-- start --
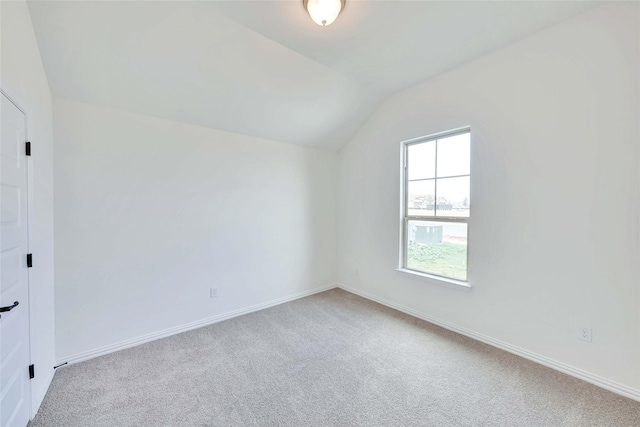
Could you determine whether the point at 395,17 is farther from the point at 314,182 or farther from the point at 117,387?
the point at 117,387

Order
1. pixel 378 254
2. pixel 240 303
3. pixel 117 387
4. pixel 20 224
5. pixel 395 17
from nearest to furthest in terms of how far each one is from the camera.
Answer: pixel 20 224, pixel 117 387, pixel 395 17, pixel 240 303, pixel 378 254

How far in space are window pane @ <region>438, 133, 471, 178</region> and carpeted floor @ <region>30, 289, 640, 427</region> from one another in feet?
5.87

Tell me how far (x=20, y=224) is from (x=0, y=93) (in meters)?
0.75

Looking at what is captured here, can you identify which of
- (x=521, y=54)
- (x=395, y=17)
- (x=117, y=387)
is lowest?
(x=117, y=387)

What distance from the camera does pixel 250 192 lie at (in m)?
3.33

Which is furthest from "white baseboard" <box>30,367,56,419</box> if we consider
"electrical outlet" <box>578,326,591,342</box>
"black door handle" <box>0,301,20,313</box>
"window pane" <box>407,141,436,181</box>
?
-- end --
# Requirements:
Rewrite all of the records above with every "window pane" switched to "glass panel" and nothing else changed. Leave out the pictures.

# Output below:
Could you determine whether the point at 395,17 is farther from the point at 314,182 or farther from the point at 117,387?
the point at 117,387

Order
1. pixel 378 254
2. pixel 240 303
3. pixel 117 387
4. pixel 20 224
5. pixel 395 17
from nearest to furthest in terms of how far each one is from the camera.
Answer: pixel 20 224, pixel 117 387, pixel 395 17, pixel 240 303, pixel 378 254

How far in space are glass panel @ <region>438, 133, 471, 178</region> and carpeted floor @ <region>30, 289, 640, 427</region> from one another in feet?
5.87

Tell me how far (x=20, y=224) is from (x=0, y=93) (in meters)?
0.75

Looking at what is captured here, can you identify which of
- (x=521, y=54)
- (x=395, y=17)
- (x=117, y=387)
is lowest?
(x=117, y=387)

What distance from the camera does pixel 250 192 lie at (in m)?
3.33

Which is furthest from "white baseboard" <box>30,367,56,419</box> if we consider
"electrical outlet" <box>578,326,591,342</box>
"black door handle" <box>0,301,20,313</box>
"glass panel" <box>407,141,436,181</box>
?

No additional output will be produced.